Gary Forbes, 36, of Aultbea, was working aboard the Barnacle III off Tanera Beg on the west coast when the accident happened on May 13 last year.
He was pulled out of the water by the 54-year-old skipper, but died despite efforts to resuscitate him.
A new report by the Marine Accident Investigation Branch has concluded that Mr Forbes’s right leg was probably caught in a buoy line during the shooting of a line of creels.
Mr Forbes, who was not wearing a personal flotation device (PFD) was dragged overboard and under water from the 37ft creel boat.
It also emerged that the skipper was distracted by a distress signal from another boat in the area at the time and did not see his colleague’s accident.
The report states: “Contrary to the recommended practice, Gary did not wear his PFD because it reportedly caused irritation to his skin, and the skipper only wore his PFD when working the vessel single-handedly.
“While a PFD would not have prevented Gary from falling overboard, it might well have reduced the time that he was under water, and turned him into an upright position with his airway clear of the water once he had surfaced.”

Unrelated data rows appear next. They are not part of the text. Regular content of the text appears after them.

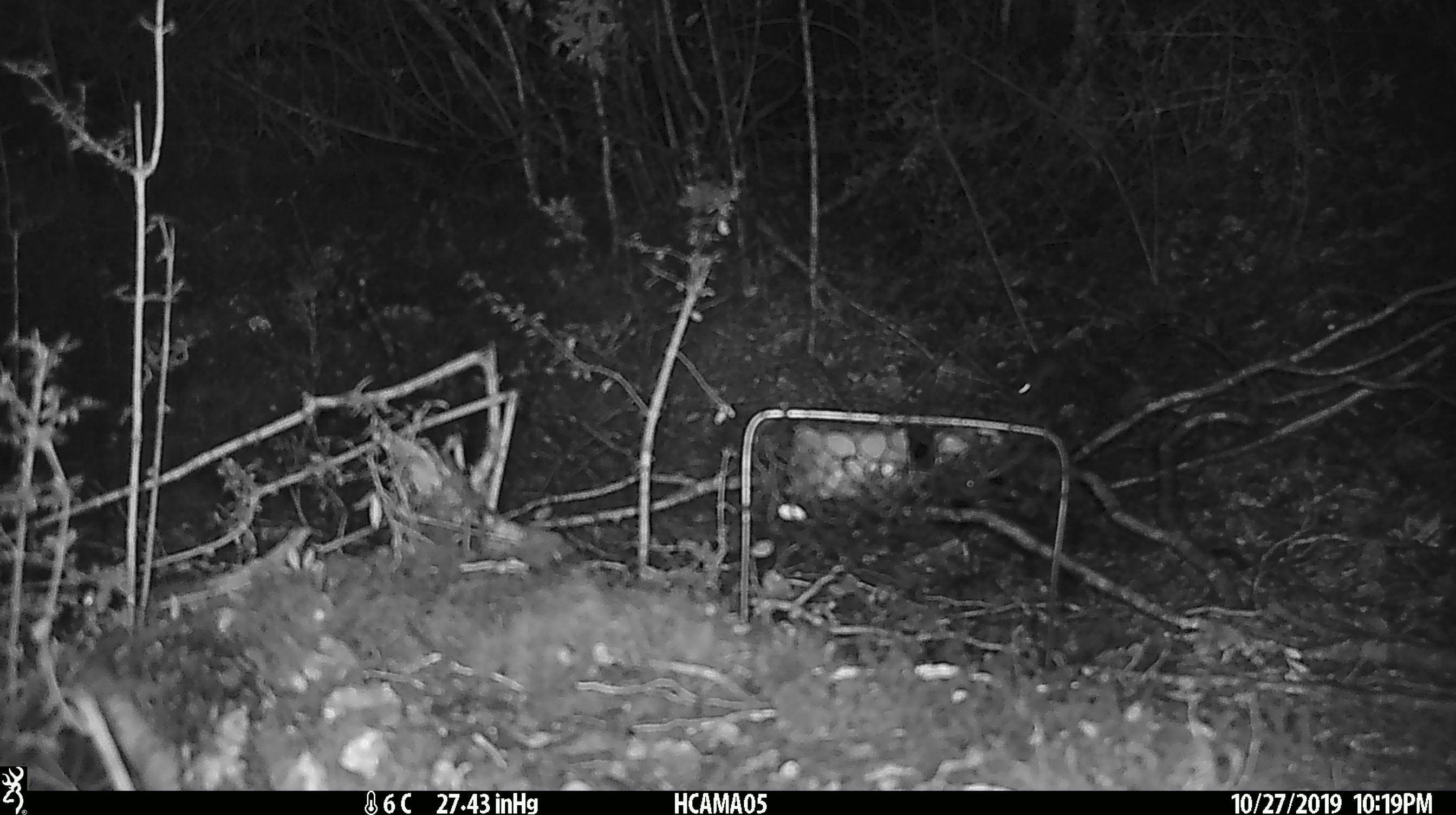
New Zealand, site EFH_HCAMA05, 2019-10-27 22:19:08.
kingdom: Animalia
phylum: Chordata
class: Mammalia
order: Rodentia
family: Muridae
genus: Mus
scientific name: Mus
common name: mouse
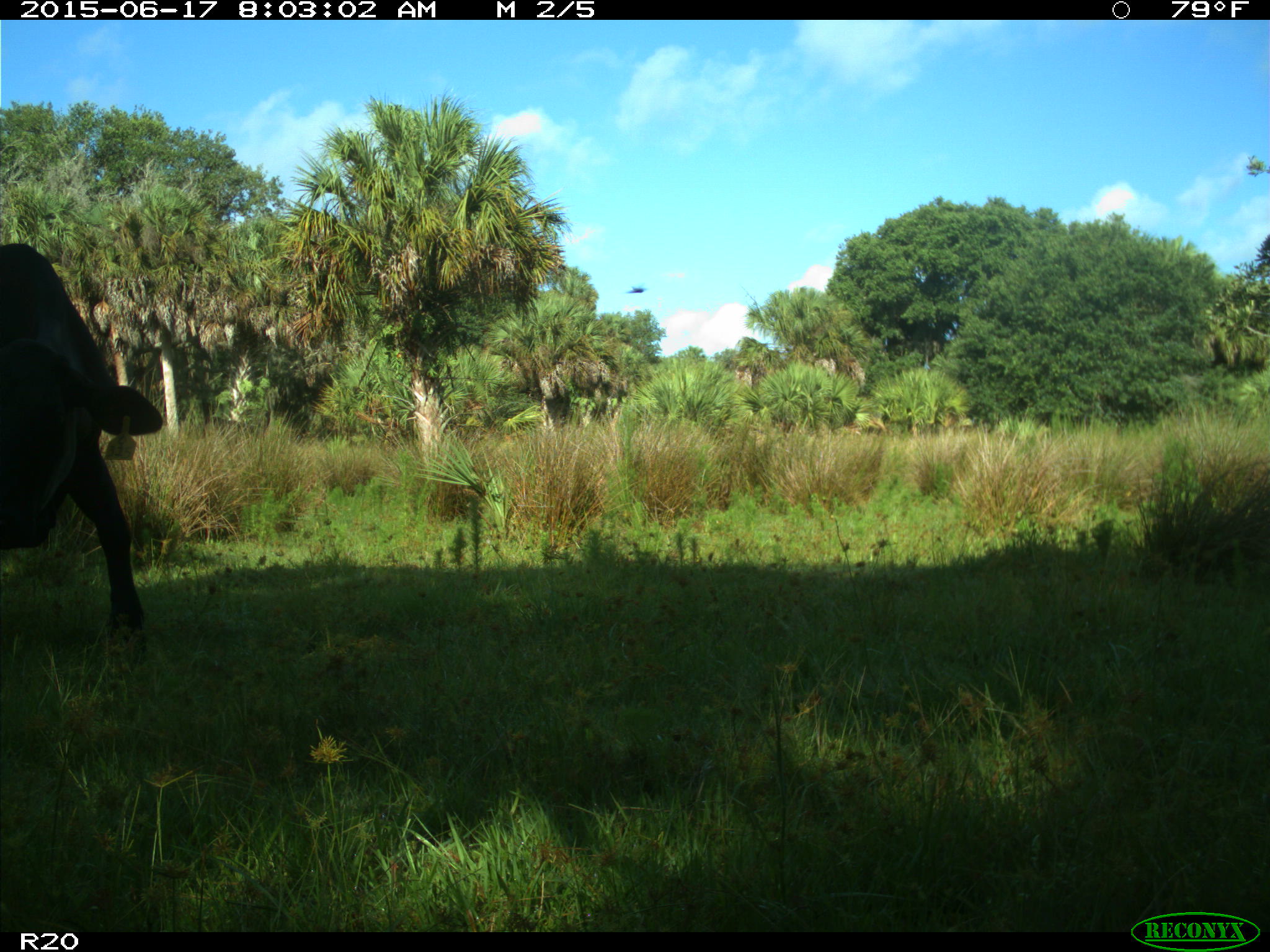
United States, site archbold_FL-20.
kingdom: Animalia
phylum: Chordata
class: Mammalia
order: Artiodactyla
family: Bovidae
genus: Bos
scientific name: Bos taurus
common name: domestic cow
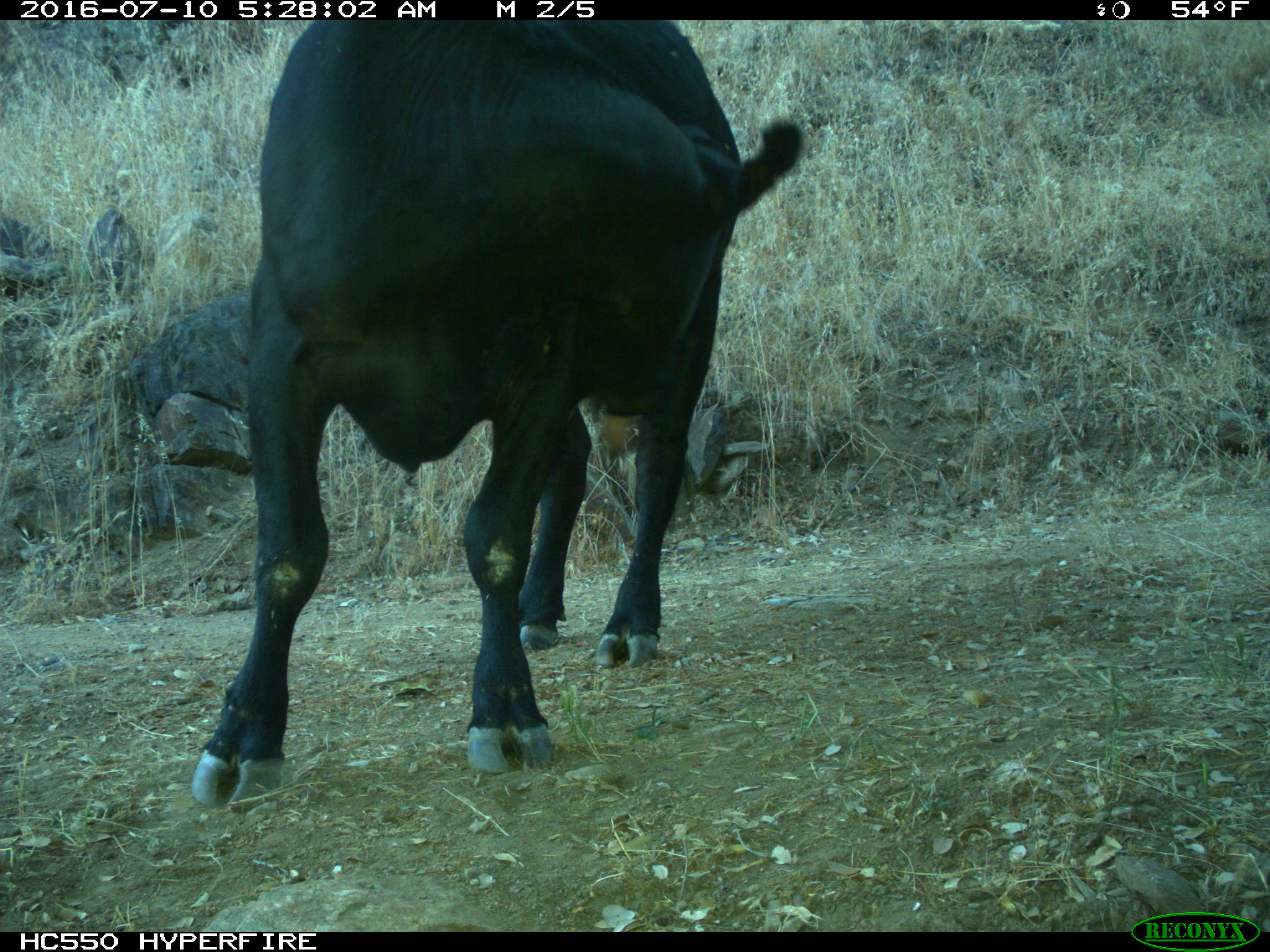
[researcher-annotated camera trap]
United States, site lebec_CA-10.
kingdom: Animalia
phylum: Chordata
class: Mammalia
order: Artiodactyla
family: Bovidae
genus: Bos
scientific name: Bos taurus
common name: domestic cow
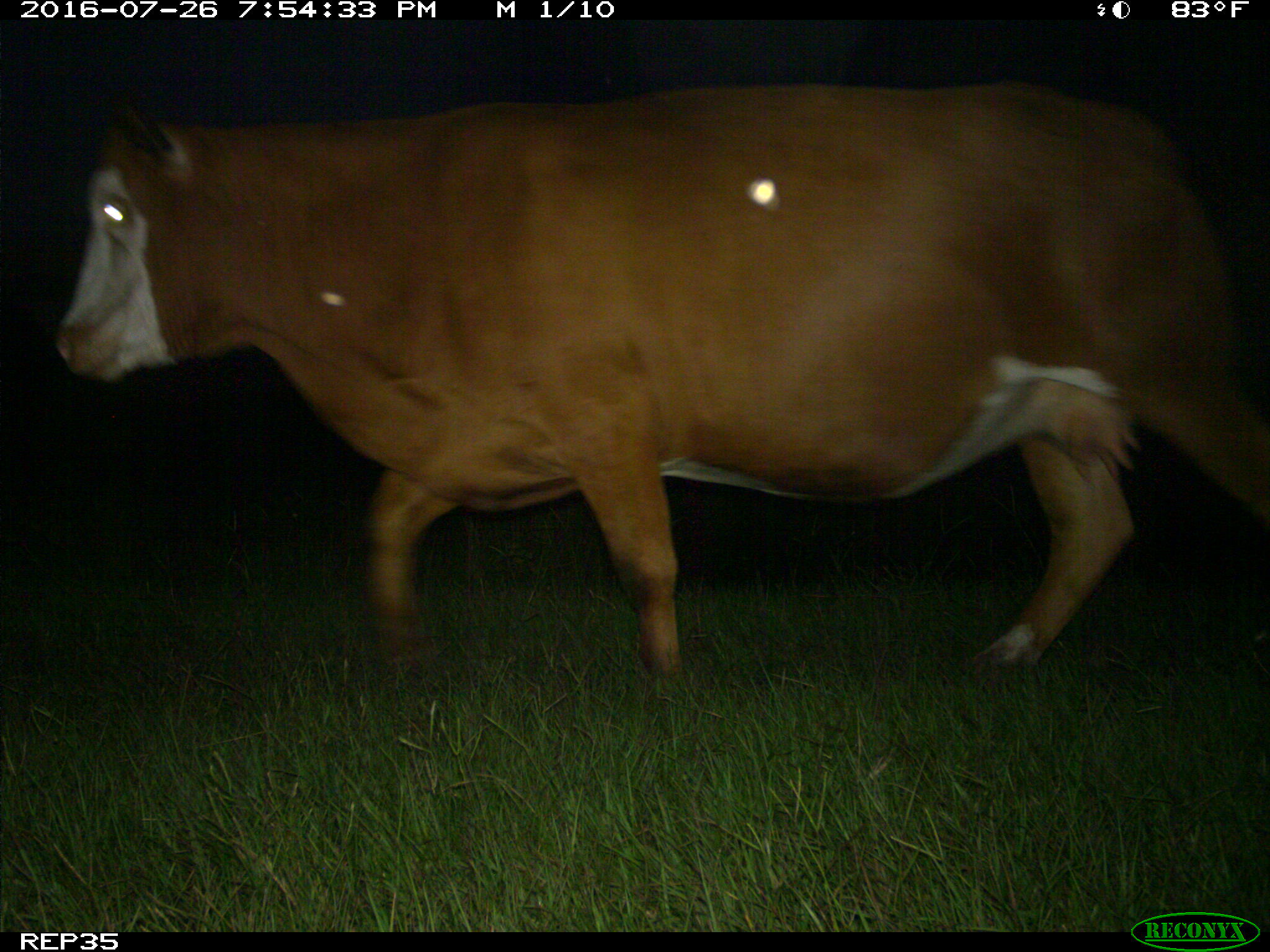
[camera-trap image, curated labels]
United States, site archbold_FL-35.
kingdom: Animalia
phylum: Chordata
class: Mammalia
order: Artiodactyla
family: Bovidae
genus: Bos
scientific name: Bos taurus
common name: domestic cow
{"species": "Bos taurus (domestic cow)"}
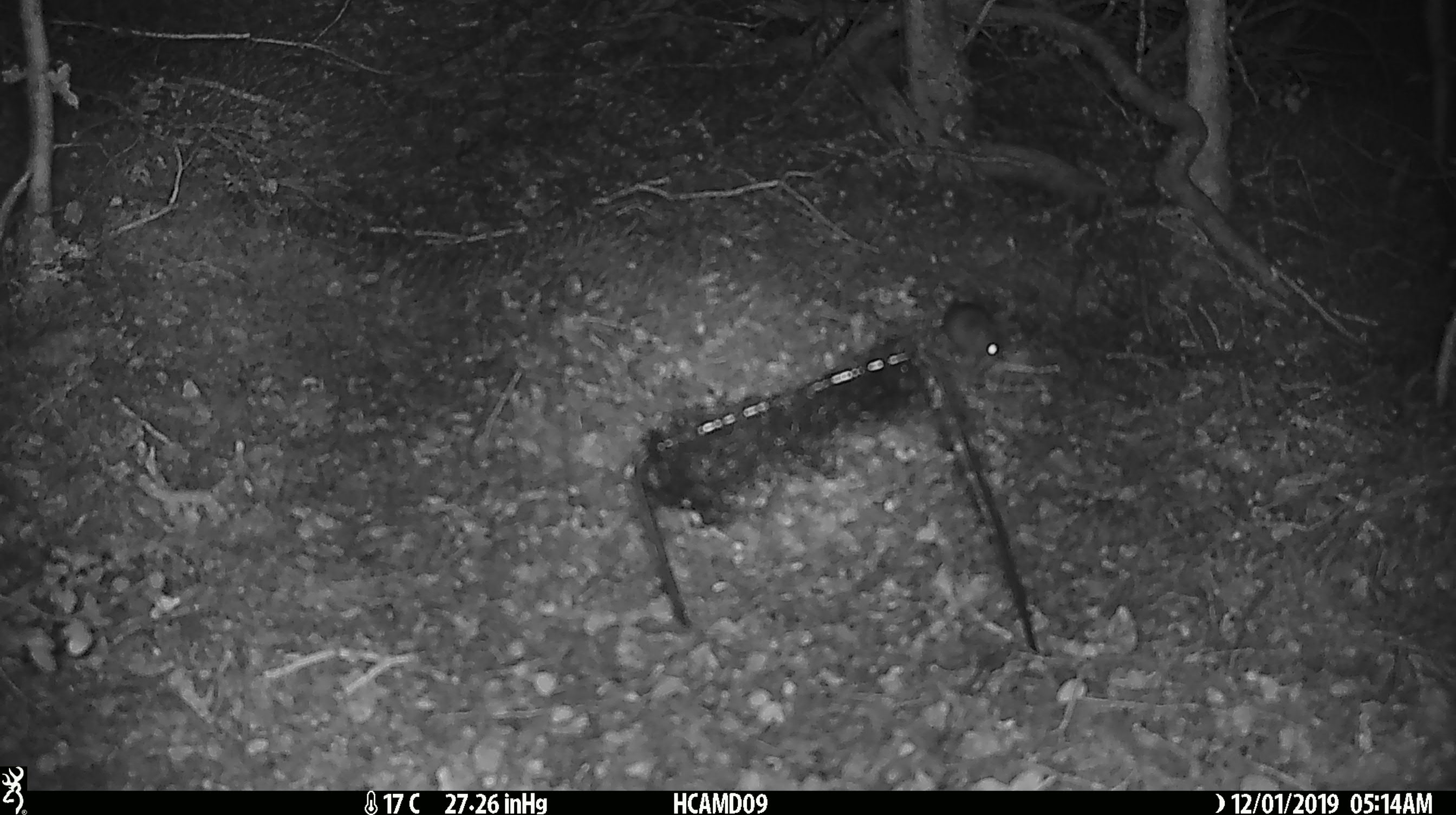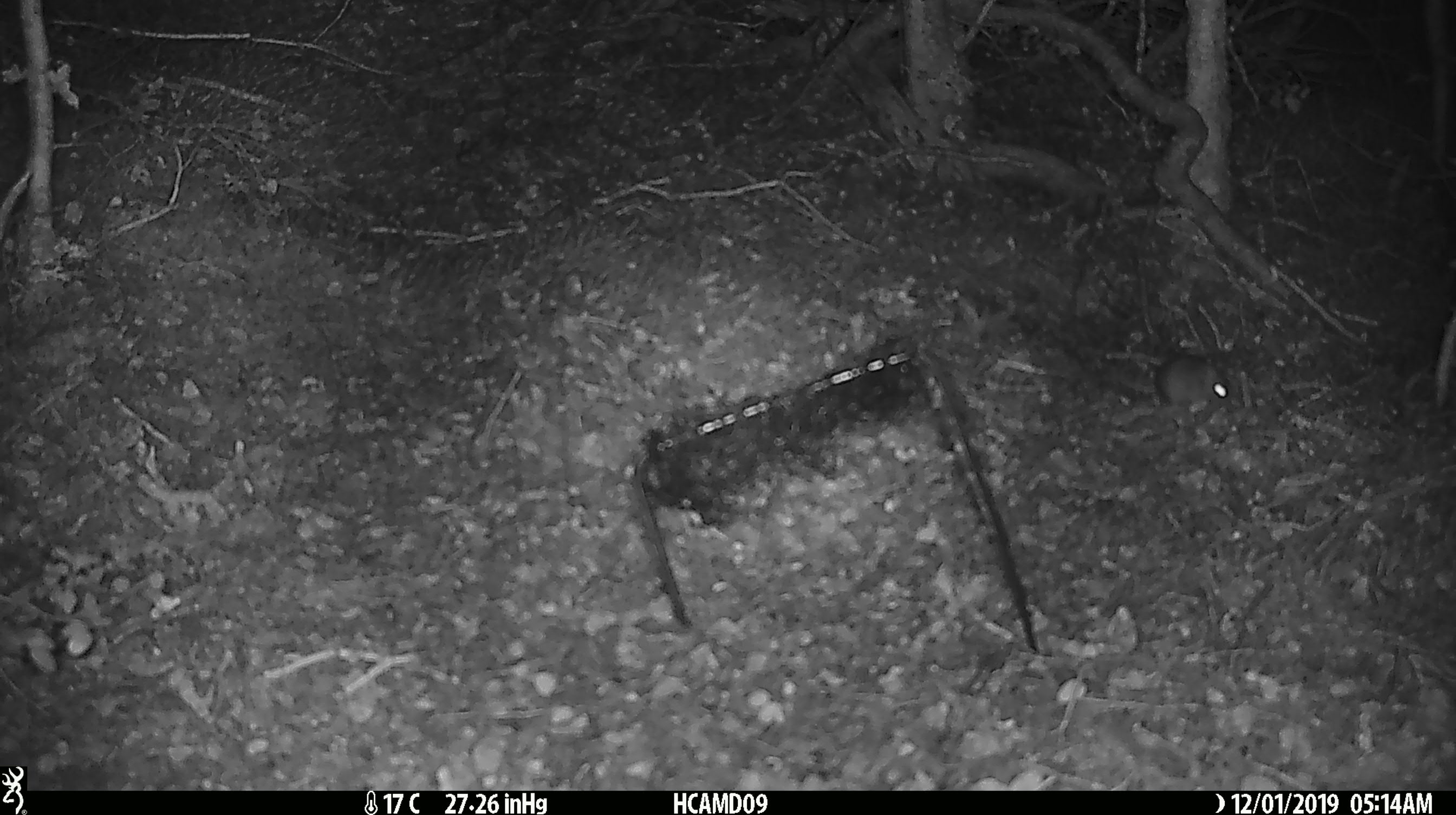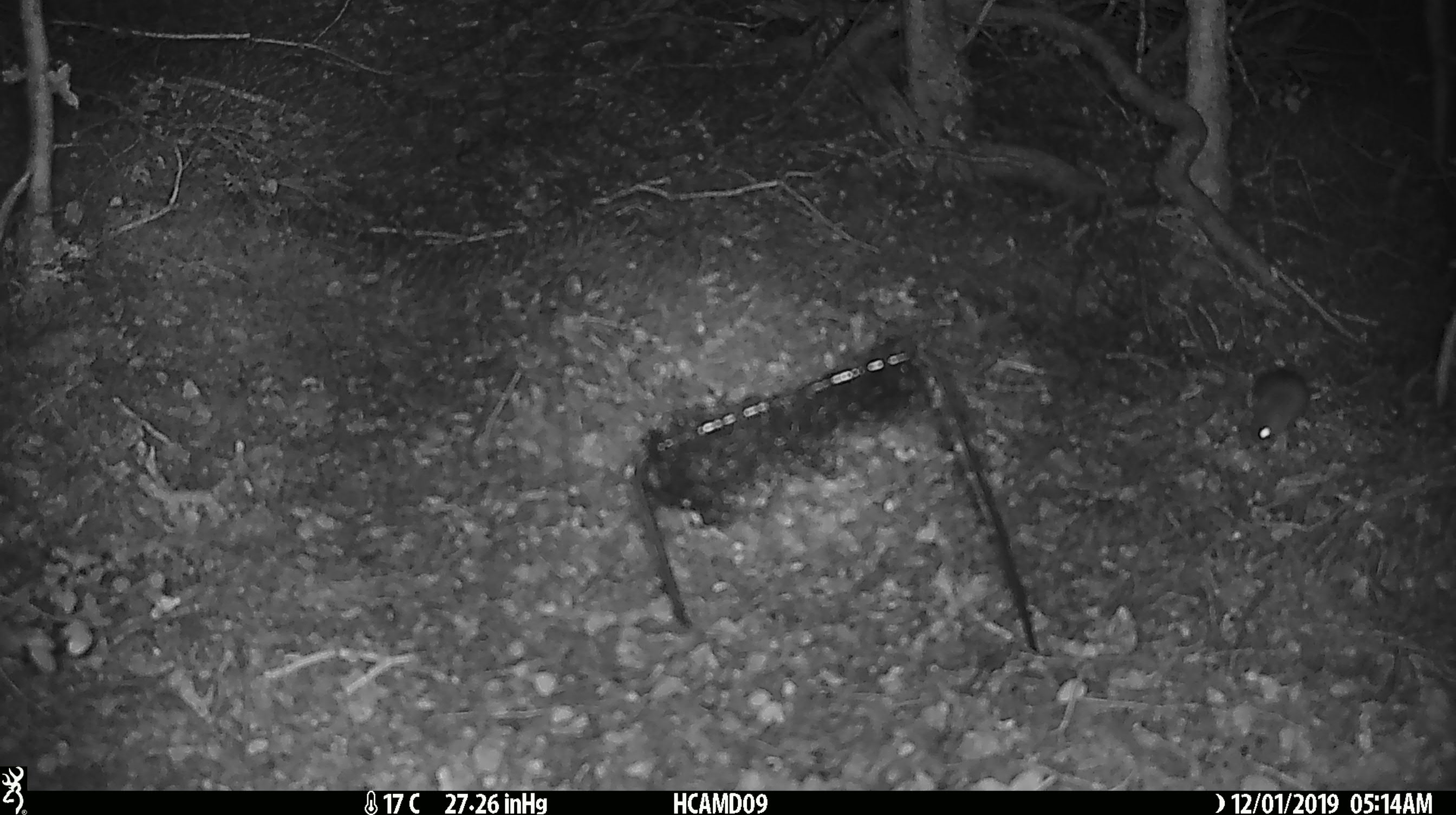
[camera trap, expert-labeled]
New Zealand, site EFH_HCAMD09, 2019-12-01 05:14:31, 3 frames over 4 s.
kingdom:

The report says that the owner has now introduced a policy requiring all Barnacle III’s crew to wear PFDs while working on deck.
The MAIB has previously made recommendations to the Maritime and Coastguard Agency (MCA) to introduce measures to make it compulsory to wearing PFDs on fishing vessels.
This recommendation has been accepted in principle, but has yet to be completed.
The MAIB added: “Although the skipper had carried out a risk assessment for the vessel’s normal shooting operation, this had not been documented.
“Further, he had made insufficient changes to the system of work to adequately control the additional risks posed when working two fleets of creels on deck.”
The owner of Barnacle III was advised to carry out a thorough written risk assessment of all systems of work employed on the boat, including a reassessment of risks posed to crew members when working two fleets of creels on deck.